- [Passage]:

- - -

# Entry level FC watches?



## cellardoors (Jul 19, 2012)

Hey everyone,

I'm new to the forum, but have always had an interest in watches. I'm looking for my first "nice" watch. Only had Gshocks and a simple Casio.

I always thought of FC as super expensive (like 10k+), but a recent search proved me wrong.

*Can you guys tell me a little about the sub-1000 dollar FC watches(movements, quality, etc..)? I'm trying to see if I can pick up a used one for under 400, and if that price is worth the watch I'll be getting.

*Thanks!


----------



## backpackerx (Mar 5, 2012)

Amazon has the FC303MC3P6 in the $500's sometimes and I think it's a sharp looking watch. That has an ETA movement with a FC rotor and other small details. That's a good price for that movement in a nicely finished watch, especially since it's decorated slightly beyond the stock ETA finishes. 
Their cheapest in house movements are around $1,800.


----------



## TheSwissWatchDude (Jul 20, 2012)

If you want a new sub-1000 dollar Frederique Constant I would go for a watch of the Slimline collection, like the FC-235M1S6. It costs 550 CHFr.- (that's about the same in dollars). It is a small (29.5mm), elegant, classical watch. If you want the same in bigger size (39mm), go for the FC-245M5S6, it costs 750 CHFr.-

You can go to the Frederique Constant site for more info, pictures and other watches of the Slimline collection.

And about quality, they're coming straight out of the Frederique Constant factory so that should be fine.

Hope I helped.


----------



## cellardoors (Jul 19, 2012)

I like what I see guys, thanks for the tips.

Will I have more options if I go for used?


----------



## TheSwissWatchDude (Jul 20, 2012)

You probably will have more options if you go for used, but there will be risk that the quality won't be that good.
If you want to buy a beautiful watch, the best is that you can keep it for years without it being broken.

- - -

- [Task requirements]:
- A) Shorten the paragraph of the watch thread that begins "If you want a new sub-1000 dollar Frederique Constant" and keep its main facts.
- B) Resume the watch thread with new writing that starts after its final sentence.
The rows that come next are separate material, not part of the watch thread.

- - -

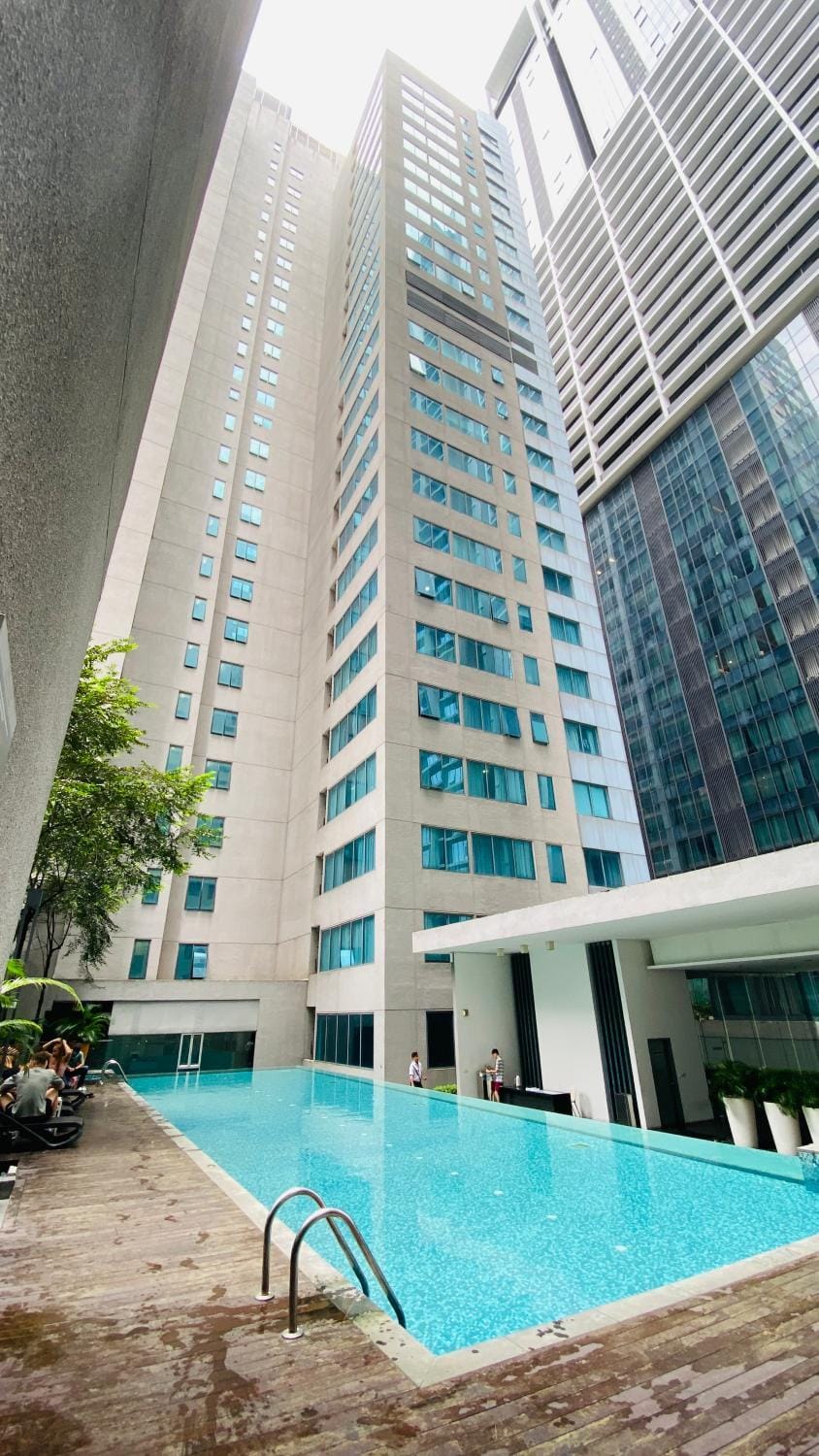 Property building, Day, Pool view, Swimming pool, sunbed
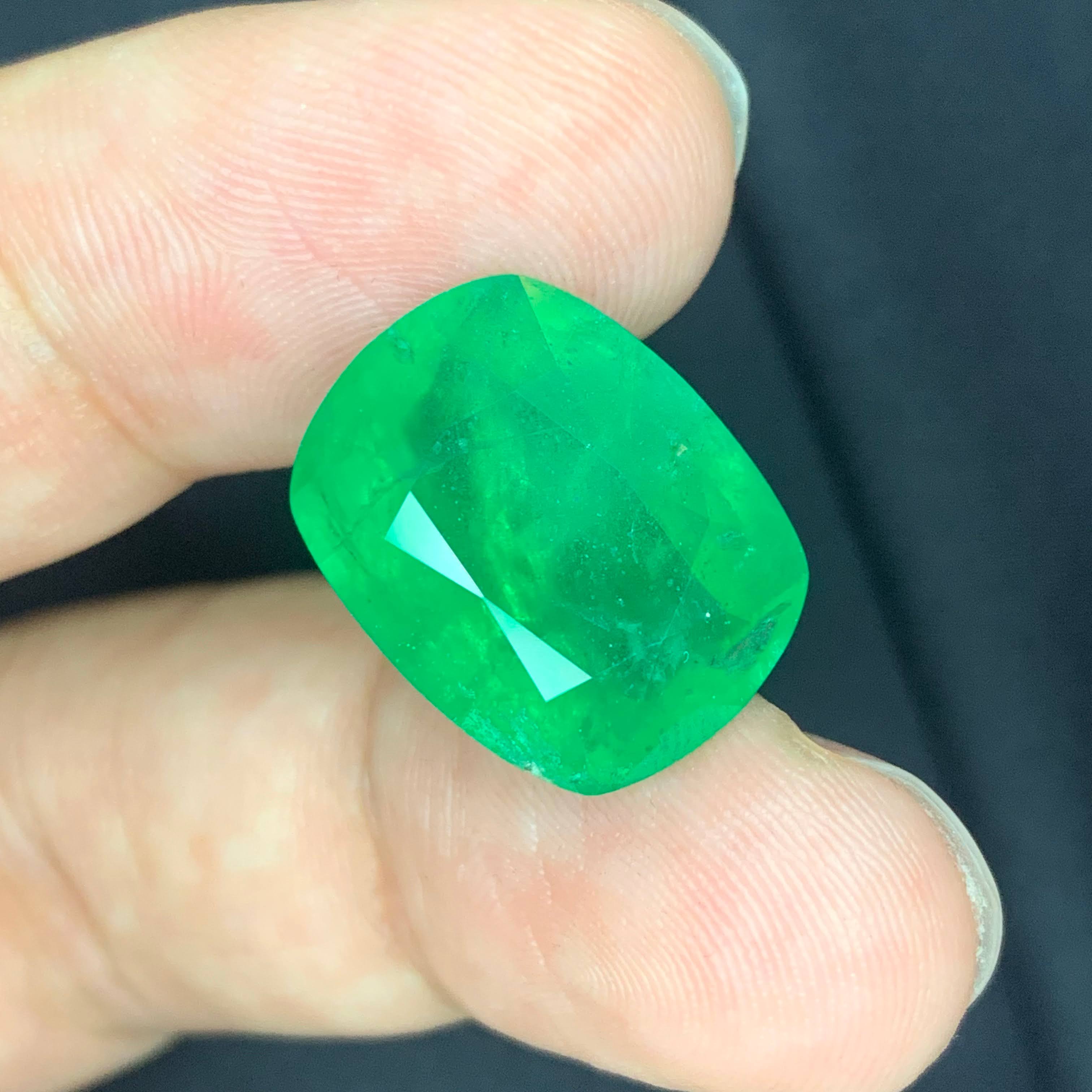 12.20 Carats African Emerald Gemstone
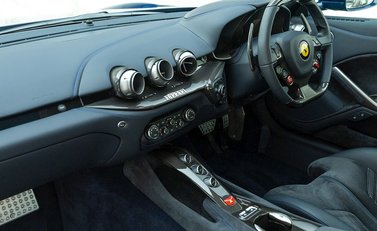 Ferrari F12 Berlinetta 14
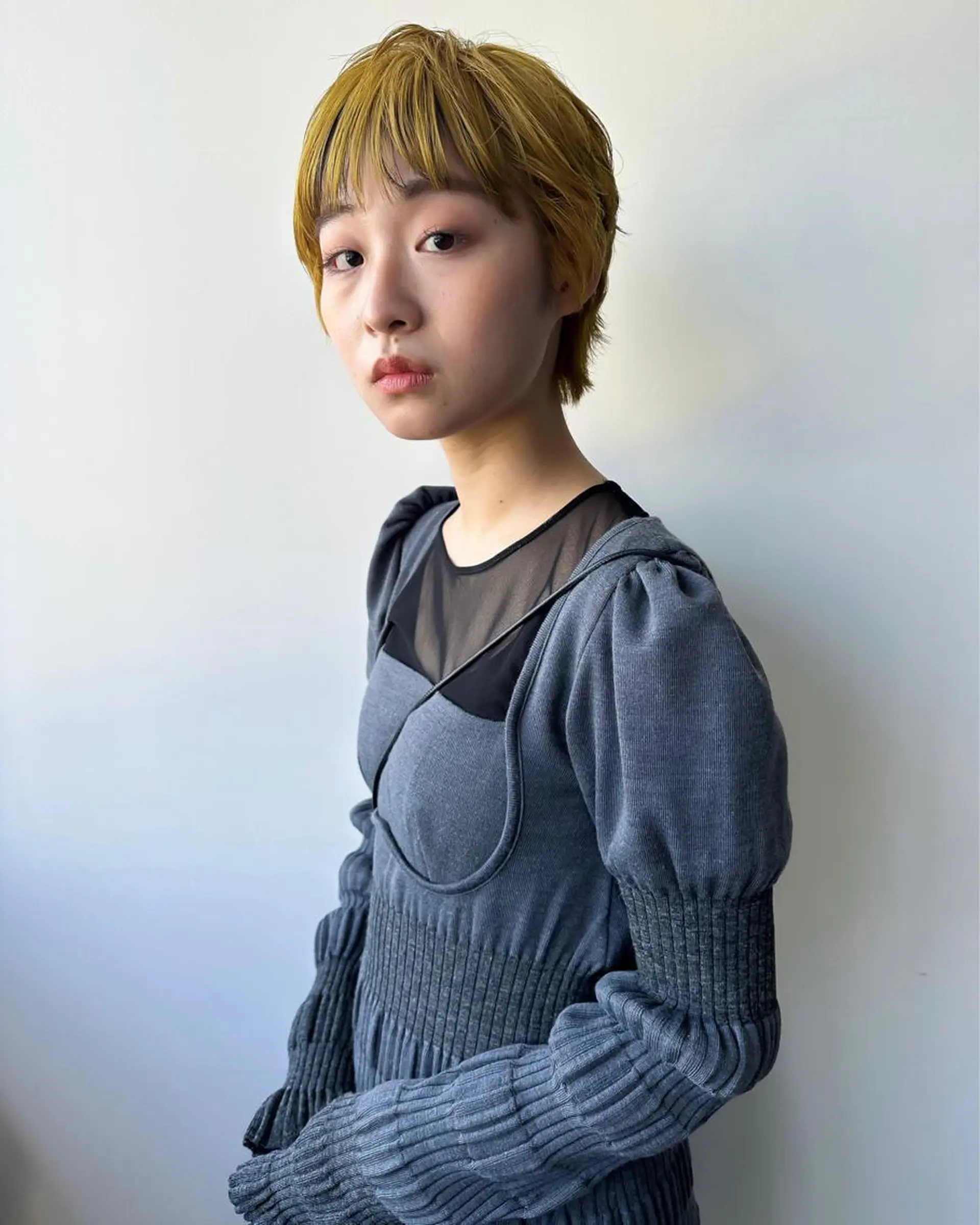 ショート カラー イエローカラー 似合わせカット ケアパーマ喜来雅由のヘアスタイル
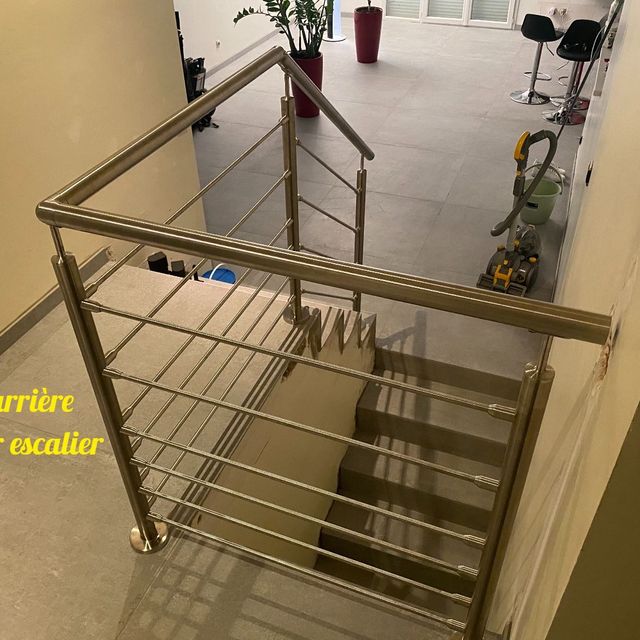 barrier escalier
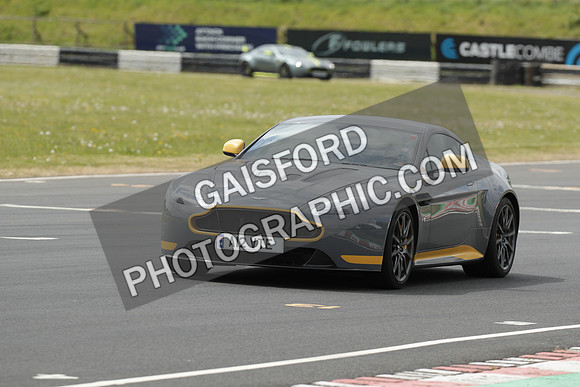 ASTON 1076
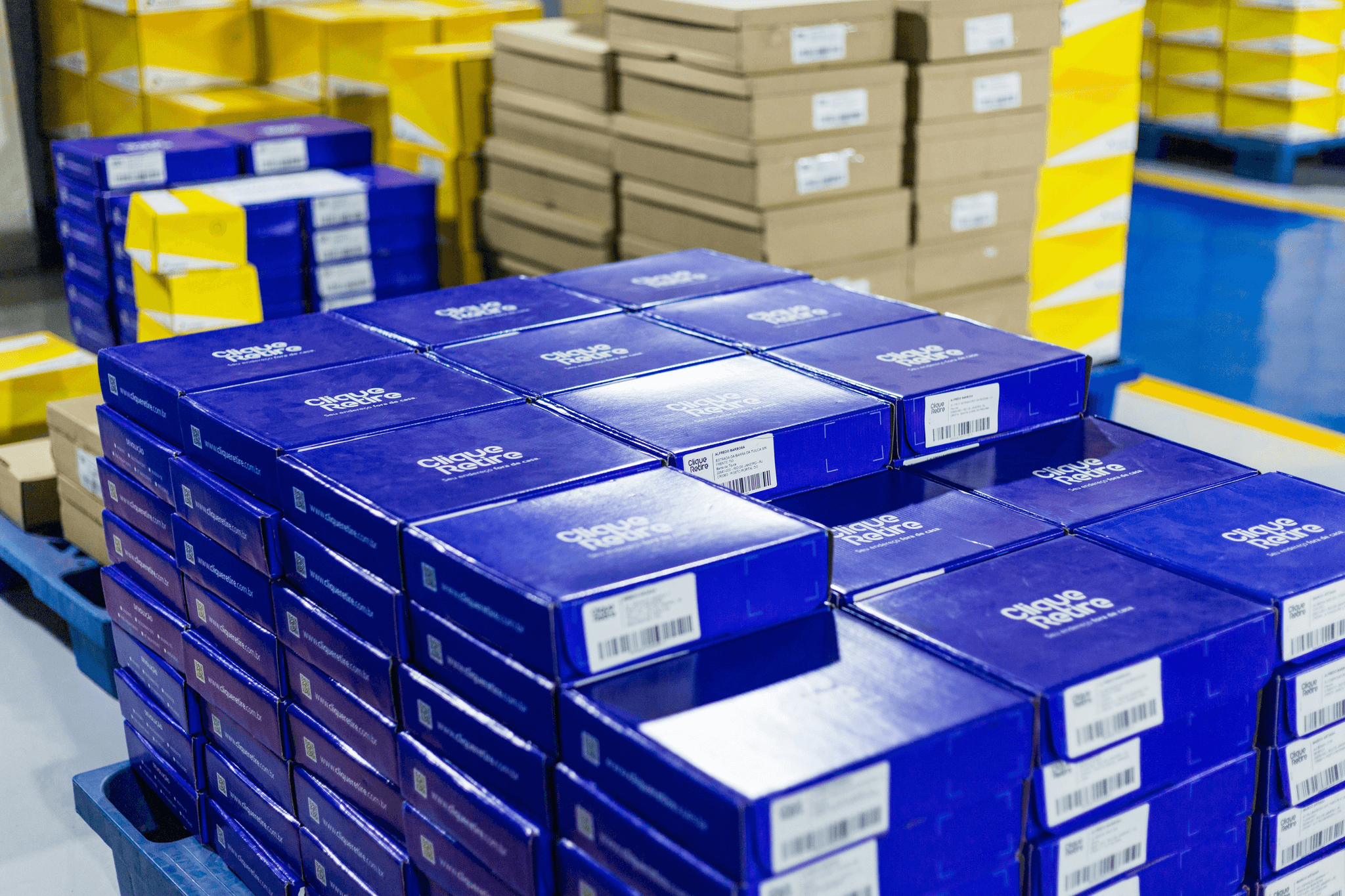Efficient inventory management in product sourcing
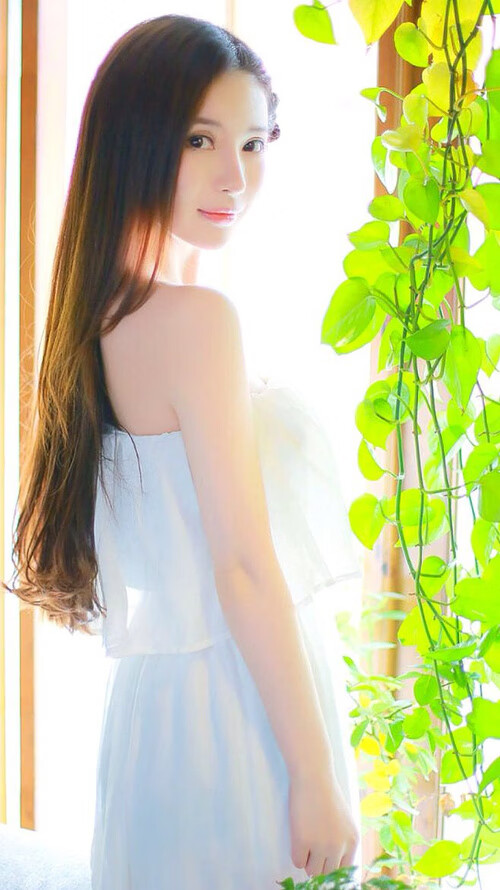 金色狂潮吞没标靶中心，勇士三分如雨打穿森林狼，挺进总决赛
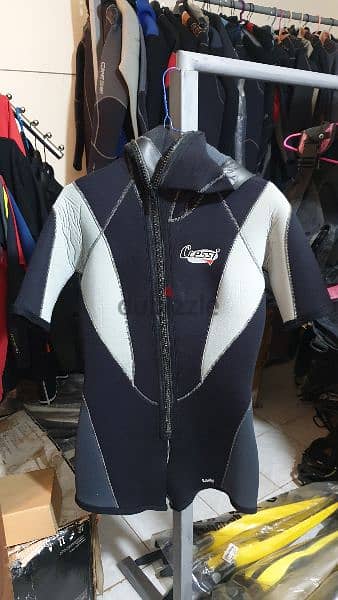 wet suit for freedive 100$ europeen brands only 9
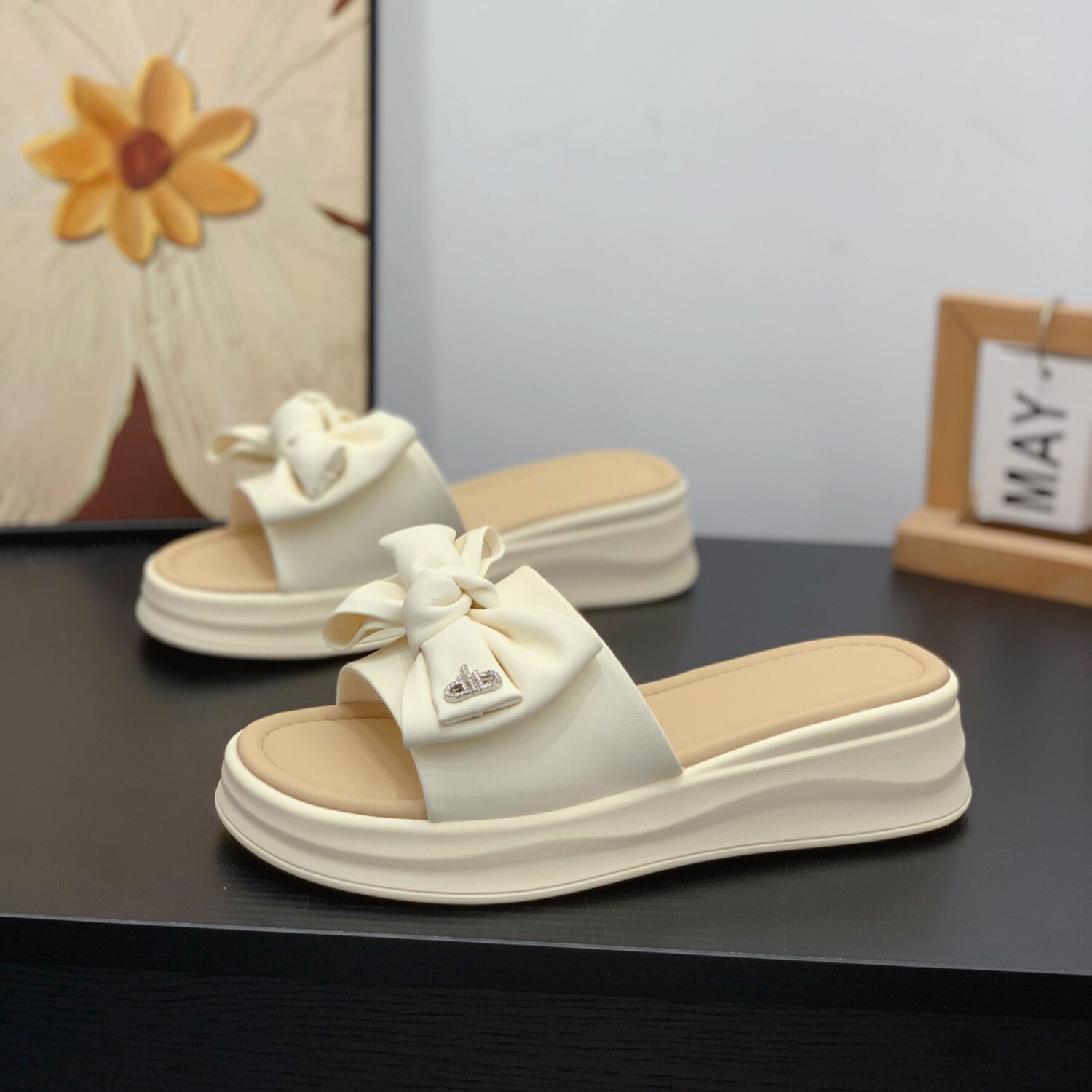 温柔气质蝴蝶结厚底一字拖女2026夏季新款舒适百搭通勤外穿凉拖鞋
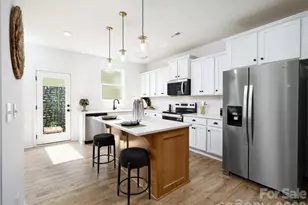 11808 Avocet St, Charlotte, NC 28215 - Photo 5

- - -

- [Exercise results]:
- A) For a new Frederique Constant under $1,000, pick from the Slimline collection. The FC-235M1S6 is a small (29.5mm), elegant, classical watch that costs 550 CHF, which is about the same in dollars. The larger 39mm version, the FC-245M5S6, costs 750 CHF.

- B)
I would go for a new one, because then you're safe about the quality.


----------



## cuts33 (Jan 3, 2011)

TheSwissWatchDude said:


> You probably will have more options if you go for used, but there will be risk that the quality won't be that good.
> If you want to buy a beautiful watch, the best is that you can keep it for years without it being broken.
> I would go for a new one, because then you're safe about the quality.


I'm sorry but this is one of the most ridiculous comments I have ever seen.

The quality of a watch is based on the manufacturer who made it. Whether it is brand new, 5, 10, 20 years old, the quality is going to be the same.

Condition is another issue. A used watch might need an easy service on the movement or have some scratches to be buffed out but that's it. But don't let a watch being used scare you off. After all, if you buy new, the second you put it on, it is now used. What are you going to do, throw it out?

If I can find a good deal on a used watch I'd take it. I love FC but there name is not up there with the big boys so the person selling it is going to take a hit. You should be able to find a used one for 50% off what it cost new.

So yes, buying used will open up your options.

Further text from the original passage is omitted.